- _Task to carry out_
Where a line of the material includes the string "amplitudes", copy that line.

Entries shown Block Start

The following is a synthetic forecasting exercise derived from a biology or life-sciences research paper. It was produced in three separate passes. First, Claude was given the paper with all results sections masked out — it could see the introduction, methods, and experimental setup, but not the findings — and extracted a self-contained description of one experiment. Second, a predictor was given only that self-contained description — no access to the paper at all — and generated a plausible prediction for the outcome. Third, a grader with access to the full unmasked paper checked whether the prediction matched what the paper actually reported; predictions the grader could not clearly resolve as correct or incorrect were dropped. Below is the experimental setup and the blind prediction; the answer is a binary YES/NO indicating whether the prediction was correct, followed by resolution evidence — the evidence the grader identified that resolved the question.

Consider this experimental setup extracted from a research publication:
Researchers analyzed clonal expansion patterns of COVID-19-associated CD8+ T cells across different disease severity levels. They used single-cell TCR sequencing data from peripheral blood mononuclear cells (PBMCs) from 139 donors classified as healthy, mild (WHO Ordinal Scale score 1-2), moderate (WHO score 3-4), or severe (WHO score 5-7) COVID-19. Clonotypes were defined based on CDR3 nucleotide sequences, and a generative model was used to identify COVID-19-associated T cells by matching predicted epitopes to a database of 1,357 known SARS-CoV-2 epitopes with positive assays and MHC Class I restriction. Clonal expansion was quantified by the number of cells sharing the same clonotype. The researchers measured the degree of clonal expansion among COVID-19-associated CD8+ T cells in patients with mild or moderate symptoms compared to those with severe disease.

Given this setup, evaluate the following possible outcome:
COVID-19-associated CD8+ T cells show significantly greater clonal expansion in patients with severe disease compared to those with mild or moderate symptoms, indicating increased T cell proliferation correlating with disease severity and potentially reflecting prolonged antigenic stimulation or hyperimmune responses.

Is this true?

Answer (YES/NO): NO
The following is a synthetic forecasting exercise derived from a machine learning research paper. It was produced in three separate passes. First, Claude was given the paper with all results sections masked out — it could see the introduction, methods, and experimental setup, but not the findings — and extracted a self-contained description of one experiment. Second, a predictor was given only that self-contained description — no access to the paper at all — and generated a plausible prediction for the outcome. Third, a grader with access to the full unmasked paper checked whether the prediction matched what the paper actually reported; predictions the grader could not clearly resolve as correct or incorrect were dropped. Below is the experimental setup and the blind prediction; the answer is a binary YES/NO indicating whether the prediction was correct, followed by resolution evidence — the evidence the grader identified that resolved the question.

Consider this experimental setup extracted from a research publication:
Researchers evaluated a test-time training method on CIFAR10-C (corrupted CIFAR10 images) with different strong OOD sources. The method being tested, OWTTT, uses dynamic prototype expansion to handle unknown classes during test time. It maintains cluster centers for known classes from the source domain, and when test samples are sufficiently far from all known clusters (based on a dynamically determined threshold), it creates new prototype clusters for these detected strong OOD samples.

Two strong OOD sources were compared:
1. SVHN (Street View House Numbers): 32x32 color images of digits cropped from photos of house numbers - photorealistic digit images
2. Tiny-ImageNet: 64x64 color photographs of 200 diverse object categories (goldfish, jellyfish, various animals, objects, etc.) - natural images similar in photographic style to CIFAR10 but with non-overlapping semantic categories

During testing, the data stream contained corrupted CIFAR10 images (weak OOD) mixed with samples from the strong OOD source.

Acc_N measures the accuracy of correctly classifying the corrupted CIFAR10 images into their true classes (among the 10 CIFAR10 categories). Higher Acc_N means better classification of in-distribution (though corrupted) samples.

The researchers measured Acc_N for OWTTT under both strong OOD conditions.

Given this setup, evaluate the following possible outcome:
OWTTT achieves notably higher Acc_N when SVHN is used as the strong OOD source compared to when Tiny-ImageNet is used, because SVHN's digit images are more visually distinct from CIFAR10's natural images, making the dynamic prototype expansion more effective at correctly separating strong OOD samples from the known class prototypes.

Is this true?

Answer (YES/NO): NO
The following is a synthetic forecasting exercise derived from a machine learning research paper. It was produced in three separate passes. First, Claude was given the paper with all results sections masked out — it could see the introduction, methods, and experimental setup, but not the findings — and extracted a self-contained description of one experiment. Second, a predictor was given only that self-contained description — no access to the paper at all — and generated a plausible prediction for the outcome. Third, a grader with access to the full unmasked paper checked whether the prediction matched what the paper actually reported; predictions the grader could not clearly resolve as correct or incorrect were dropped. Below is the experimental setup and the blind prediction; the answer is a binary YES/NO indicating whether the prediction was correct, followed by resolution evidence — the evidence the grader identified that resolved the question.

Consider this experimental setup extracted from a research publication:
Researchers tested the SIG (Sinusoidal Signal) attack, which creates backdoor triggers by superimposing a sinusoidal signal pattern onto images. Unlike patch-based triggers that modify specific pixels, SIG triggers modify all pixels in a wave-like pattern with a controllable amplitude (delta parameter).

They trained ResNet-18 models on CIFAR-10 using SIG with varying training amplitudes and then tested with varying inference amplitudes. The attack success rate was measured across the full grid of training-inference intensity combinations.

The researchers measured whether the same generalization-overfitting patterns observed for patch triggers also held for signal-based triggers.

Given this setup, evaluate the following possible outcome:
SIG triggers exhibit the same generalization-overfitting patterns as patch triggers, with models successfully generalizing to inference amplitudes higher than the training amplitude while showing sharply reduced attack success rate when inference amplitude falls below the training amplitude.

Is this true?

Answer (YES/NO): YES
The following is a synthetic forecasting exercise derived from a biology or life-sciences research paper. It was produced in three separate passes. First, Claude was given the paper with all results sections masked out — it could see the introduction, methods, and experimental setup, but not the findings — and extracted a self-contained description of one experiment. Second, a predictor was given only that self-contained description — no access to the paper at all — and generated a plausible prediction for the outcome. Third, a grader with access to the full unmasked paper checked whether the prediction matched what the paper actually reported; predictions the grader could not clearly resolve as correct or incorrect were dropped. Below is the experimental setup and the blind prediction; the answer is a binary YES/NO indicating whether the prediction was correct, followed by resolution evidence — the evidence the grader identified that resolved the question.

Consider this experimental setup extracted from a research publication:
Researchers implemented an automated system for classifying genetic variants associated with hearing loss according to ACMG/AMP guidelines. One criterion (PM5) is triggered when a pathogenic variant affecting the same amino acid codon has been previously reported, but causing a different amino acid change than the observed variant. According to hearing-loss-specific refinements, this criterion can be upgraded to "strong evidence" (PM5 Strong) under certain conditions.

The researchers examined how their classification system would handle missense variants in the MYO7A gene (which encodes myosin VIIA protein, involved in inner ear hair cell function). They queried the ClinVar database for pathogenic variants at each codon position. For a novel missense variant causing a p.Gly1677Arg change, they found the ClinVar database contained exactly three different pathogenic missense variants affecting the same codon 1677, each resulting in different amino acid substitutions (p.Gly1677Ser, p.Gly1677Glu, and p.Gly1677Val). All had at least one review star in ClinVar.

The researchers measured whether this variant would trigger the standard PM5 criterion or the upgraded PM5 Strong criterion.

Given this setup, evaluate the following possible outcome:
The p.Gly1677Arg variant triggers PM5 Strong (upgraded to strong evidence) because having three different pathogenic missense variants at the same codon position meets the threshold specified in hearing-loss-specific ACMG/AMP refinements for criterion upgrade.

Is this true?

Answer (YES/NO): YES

Entries shown Block End
Entries shown Block Start

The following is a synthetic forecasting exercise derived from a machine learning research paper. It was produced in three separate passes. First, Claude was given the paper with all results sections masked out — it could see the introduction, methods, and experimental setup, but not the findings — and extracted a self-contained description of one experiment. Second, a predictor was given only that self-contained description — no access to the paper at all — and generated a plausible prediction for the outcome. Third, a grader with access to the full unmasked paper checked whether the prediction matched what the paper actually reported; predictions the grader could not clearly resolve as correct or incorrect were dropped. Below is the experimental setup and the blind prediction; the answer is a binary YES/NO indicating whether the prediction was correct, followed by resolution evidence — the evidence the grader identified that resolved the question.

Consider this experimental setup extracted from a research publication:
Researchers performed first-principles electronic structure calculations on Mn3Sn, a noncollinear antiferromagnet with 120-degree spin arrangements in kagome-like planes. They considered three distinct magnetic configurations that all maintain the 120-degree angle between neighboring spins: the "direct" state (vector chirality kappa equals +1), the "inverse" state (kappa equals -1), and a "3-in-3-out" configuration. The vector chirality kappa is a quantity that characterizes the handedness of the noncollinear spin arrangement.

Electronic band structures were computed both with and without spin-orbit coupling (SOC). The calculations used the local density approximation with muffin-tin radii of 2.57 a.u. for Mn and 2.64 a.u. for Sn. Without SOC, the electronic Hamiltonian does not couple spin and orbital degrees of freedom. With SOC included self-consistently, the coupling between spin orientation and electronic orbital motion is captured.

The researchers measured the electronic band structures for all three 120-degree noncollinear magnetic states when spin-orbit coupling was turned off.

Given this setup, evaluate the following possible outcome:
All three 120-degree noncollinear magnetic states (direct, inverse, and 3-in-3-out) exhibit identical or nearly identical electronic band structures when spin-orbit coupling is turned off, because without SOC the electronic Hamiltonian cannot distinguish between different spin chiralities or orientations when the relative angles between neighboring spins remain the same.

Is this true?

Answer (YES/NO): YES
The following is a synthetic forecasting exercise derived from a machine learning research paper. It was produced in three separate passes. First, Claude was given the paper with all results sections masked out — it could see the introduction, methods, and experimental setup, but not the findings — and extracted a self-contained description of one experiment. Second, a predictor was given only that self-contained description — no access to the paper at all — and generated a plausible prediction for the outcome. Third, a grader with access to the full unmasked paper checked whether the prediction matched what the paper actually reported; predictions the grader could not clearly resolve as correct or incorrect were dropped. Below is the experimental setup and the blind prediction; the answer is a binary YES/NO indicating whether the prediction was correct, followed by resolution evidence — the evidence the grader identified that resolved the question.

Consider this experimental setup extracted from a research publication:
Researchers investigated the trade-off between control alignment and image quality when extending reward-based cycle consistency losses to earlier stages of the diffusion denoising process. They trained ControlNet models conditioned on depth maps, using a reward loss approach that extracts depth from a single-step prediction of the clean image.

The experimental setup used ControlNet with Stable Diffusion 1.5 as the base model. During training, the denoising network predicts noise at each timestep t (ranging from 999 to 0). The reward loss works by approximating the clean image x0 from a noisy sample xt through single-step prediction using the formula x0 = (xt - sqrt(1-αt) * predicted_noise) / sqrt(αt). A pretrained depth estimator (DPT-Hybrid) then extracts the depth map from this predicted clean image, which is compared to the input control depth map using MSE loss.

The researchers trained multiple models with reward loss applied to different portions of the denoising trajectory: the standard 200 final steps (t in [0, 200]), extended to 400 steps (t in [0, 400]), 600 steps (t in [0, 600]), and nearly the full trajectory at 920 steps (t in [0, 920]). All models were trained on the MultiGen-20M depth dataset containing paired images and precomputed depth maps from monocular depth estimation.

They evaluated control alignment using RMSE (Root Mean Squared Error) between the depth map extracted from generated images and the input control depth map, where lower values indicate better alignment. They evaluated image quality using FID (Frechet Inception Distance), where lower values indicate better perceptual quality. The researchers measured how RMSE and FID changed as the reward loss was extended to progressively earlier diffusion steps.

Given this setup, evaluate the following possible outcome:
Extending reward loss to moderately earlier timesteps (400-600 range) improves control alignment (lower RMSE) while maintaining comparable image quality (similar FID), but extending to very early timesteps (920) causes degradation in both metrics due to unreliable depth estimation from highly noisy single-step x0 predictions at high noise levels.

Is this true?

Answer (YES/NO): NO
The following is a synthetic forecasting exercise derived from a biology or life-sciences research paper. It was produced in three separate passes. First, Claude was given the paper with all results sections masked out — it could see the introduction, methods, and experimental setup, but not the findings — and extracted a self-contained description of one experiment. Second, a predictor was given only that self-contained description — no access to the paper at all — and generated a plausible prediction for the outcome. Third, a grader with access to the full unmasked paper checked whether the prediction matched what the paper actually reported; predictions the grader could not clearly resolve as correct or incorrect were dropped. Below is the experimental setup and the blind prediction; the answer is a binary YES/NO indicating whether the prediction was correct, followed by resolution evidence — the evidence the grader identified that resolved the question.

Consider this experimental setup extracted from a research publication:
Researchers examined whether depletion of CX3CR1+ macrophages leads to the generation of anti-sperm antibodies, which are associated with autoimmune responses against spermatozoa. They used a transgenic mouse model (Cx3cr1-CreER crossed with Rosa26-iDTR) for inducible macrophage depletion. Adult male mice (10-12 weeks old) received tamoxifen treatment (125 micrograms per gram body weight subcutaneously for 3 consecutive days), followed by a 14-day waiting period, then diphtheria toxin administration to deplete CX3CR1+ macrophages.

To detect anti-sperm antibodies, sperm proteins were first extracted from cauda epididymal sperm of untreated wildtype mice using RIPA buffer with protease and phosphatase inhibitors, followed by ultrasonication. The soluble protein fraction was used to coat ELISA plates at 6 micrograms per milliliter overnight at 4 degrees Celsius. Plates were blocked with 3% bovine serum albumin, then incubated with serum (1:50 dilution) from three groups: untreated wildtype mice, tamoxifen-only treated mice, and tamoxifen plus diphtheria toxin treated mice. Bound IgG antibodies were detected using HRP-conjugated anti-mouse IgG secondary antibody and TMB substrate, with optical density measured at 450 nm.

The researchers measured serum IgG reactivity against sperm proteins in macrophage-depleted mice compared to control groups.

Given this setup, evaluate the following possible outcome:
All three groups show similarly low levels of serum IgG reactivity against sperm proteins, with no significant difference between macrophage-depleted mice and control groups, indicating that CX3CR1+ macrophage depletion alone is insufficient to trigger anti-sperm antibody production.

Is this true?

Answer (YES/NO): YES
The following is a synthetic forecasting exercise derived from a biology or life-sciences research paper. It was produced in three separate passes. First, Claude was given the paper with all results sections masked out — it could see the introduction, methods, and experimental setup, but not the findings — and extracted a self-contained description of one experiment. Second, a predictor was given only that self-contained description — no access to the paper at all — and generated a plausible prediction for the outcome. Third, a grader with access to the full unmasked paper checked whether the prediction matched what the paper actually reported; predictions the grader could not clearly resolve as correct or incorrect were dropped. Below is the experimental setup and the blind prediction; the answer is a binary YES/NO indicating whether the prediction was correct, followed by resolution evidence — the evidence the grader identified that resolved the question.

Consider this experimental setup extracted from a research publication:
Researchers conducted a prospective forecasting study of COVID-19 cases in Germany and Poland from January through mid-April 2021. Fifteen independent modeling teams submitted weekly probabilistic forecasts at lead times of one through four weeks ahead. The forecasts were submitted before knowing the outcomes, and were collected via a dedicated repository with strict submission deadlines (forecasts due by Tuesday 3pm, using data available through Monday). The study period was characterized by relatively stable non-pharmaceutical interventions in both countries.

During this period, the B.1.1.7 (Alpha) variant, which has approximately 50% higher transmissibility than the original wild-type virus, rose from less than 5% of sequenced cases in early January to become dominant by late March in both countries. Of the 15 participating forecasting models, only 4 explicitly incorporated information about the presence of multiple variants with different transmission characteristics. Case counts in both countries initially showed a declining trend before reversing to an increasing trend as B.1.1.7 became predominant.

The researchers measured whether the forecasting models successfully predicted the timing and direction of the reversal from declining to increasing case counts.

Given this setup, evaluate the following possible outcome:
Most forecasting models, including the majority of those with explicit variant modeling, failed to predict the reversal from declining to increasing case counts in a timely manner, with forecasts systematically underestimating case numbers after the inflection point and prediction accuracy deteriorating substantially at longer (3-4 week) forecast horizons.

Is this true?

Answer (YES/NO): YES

Entries shown Block End

- _Answer to the exercise_
They trained ResNet-18 models on CIFAR-10 using SIG with varying training amplitudes and then tested with varying inference amplitudes. The attack success rate was measured across the full grid of training-inference intensity combinations.
SIG triggers exhibit the same generalization-overfitting patterns as patch triggers, with models successfully generalizing to inference amplitudes higher than the training amplitude while showing sharply reduced attack success rate when inference amplitude falls below the training amplitude.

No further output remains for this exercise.